Jiang had to flee from her hometown during the War of Resistance against Japanese Aggression (1937-45) and War of Liberation (1946-49). While on the run, she witnessed many macabre deaths. She comments: "I don't know what fear is".

She didn't meet her husband until the moment they registered their marriage. "I told myself, I would take him no matter how discontent I would be," she recalls. He turned out to be "not too bad".

She survived the famine in the early 1960s, often sustaining herself on leaves. "Pagoda leaves are tasteless, mulberry leaves prick, elm tree leaves are the best," she writes. "We stripped elm trees bare one particularly hard year. They all died."

She claims to have been possessed by a weasel when her family first migrated to Northeast China's Heilongjiang province. She was thrown over by an unknown force and thudded headlong on the floor. According to the village lore, the weasel was seeking revenge for its lost lair.

In Heilongjiang, Jiang made a living porting tiles and selling alkali.

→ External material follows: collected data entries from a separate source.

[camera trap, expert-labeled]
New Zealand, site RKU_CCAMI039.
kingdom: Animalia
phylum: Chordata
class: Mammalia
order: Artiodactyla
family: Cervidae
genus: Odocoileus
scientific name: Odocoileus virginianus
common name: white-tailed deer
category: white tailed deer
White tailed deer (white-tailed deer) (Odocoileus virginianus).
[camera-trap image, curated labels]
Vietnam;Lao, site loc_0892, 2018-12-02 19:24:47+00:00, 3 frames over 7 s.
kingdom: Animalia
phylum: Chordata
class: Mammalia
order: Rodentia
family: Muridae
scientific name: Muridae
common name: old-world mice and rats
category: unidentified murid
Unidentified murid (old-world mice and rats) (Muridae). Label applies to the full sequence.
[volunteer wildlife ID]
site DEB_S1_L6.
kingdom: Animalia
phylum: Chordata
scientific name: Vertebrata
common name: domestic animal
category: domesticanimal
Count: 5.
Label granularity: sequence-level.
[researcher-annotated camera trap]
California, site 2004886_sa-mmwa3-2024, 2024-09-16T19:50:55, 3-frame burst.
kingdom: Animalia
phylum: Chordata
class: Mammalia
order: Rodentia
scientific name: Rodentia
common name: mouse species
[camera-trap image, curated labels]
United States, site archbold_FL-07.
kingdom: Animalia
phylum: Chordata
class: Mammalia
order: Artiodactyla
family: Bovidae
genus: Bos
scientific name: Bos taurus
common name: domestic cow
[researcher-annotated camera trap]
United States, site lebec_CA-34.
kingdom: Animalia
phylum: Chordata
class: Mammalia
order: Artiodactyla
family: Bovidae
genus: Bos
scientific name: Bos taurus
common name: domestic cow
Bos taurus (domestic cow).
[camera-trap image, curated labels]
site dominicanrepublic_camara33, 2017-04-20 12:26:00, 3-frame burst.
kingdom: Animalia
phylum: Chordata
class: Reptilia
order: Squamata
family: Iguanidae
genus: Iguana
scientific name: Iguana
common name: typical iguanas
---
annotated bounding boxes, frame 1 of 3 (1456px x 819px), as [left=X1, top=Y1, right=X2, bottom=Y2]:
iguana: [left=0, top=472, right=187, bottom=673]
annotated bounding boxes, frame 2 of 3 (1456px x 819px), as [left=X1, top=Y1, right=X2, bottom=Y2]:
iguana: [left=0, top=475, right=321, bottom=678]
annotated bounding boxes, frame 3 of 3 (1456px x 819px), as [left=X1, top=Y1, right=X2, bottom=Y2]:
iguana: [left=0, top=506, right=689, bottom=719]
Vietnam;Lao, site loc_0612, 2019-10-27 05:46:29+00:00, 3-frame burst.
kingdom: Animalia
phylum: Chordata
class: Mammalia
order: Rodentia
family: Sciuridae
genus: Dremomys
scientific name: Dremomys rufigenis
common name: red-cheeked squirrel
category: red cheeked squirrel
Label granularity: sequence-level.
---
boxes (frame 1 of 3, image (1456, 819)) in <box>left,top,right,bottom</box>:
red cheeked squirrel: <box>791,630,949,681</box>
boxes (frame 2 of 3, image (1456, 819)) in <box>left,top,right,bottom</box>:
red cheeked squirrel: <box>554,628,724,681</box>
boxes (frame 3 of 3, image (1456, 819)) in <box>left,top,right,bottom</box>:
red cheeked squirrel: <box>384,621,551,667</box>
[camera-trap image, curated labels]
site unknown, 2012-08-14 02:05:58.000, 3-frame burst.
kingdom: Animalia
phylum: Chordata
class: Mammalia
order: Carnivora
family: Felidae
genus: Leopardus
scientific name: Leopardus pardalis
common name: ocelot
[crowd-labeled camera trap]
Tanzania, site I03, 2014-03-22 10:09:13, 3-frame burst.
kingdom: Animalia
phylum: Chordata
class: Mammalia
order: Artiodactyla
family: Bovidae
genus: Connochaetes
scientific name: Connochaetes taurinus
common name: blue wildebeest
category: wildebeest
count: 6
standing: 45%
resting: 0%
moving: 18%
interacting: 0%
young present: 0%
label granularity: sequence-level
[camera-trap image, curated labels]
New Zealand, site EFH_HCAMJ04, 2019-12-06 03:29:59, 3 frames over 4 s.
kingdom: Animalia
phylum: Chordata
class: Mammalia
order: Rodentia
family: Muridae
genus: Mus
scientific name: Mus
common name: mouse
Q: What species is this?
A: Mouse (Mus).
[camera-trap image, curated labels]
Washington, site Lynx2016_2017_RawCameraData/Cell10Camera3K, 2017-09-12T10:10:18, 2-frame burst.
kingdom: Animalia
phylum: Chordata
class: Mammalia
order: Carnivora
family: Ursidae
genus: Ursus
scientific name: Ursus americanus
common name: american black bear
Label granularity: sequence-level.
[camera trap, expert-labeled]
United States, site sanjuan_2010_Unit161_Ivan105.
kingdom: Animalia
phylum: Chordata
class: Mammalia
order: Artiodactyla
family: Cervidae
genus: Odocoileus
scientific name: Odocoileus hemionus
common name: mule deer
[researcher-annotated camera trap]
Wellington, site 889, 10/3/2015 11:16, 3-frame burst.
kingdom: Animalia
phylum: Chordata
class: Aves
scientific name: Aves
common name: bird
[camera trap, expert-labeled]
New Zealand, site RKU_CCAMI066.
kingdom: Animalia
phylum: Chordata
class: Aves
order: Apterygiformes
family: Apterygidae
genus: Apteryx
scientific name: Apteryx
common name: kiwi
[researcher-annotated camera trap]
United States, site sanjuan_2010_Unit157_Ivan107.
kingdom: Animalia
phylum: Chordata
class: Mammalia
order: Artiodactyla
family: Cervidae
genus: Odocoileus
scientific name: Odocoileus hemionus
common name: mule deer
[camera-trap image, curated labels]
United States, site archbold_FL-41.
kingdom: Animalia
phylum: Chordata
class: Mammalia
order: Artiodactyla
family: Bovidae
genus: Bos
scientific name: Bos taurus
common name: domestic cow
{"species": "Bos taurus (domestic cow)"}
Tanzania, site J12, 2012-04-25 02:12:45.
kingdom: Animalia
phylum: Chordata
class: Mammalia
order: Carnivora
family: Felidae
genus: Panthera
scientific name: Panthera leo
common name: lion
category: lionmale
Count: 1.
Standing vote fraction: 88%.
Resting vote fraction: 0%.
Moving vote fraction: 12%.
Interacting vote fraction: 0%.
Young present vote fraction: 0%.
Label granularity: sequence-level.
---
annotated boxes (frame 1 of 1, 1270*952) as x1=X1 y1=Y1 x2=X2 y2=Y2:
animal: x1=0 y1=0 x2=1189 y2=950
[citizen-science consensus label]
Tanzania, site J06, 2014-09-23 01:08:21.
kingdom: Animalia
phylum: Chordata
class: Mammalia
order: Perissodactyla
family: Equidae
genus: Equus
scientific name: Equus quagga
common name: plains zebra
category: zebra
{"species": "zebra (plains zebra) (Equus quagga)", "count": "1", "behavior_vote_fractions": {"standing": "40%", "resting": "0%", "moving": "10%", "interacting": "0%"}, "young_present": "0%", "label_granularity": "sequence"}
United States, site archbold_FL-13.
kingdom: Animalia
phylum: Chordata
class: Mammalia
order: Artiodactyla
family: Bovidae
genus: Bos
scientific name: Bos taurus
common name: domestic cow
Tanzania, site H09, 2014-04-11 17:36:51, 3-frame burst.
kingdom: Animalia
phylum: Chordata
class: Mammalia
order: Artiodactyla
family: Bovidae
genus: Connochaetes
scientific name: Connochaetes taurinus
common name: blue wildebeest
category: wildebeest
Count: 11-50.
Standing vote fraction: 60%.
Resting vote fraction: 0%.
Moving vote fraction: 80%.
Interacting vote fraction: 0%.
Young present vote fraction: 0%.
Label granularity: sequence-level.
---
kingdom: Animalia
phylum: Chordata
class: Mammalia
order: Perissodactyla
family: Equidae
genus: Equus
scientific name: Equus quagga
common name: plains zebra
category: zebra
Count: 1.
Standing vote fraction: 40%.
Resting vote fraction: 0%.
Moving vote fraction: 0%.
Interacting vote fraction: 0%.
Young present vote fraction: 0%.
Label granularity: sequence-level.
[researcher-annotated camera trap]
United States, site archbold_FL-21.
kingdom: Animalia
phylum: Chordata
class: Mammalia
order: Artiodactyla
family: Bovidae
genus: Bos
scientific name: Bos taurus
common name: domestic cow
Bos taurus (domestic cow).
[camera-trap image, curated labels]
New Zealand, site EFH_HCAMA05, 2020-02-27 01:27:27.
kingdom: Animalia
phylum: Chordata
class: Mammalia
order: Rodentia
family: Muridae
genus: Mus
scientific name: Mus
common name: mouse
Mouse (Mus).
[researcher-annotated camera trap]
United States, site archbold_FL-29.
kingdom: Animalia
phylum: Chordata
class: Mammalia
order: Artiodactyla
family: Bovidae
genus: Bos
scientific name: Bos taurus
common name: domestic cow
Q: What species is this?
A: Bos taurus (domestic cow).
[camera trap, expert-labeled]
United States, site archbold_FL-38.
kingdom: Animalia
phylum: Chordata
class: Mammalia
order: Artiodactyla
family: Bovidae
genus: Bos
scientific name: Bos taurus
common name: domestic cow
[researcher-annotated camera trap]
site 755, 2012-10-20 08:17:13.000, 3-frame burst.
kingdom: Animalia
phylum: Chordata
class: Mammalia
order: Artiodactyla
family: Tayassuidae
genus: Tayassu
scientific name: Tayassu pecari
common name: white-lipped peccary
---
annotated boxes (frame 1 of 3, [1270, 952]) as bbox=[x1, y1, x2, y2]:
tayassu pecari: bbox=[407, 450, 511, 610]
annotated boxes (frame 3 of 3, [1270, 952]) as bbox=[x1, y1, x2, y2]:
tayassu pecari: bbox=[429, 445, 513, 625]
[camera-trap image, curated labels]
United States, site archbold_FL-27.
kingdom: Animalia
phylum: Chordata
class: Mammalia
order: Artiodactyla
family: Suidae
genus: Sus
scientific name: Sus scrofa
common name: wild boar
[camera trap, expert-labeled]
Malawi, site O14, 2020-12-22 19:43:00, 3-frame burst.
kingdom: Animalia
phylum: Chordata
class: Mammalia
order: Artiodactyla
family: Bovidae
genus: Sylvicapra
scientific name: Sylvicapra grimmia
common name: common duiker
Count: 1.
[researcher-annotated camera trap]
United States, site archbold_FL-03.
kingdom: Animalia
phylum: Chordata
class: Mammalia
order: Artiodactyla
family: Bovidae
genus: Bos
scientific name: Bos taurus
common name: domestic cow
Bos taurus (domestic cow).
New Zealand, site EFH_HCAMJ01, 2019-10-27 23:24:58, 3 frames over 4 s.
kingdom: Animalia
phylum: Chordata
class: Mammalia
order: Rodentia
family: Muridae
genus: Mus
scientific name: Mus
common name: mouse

For much of her life, she worked hard for food and shelter. "I remember, for a long time, I had this wish, 'if only I can have maize for food, it would be such bliss'," she says.

When she finally retired, Jiang remained the busy, loving parent, always there to help her grown children. But a car crash changed her life.

When Jiang turned 60, her husband died in an accident. Desperate for distraction, she started learning to read, something she had never learned to do because of the wars and tough daily battle for survival.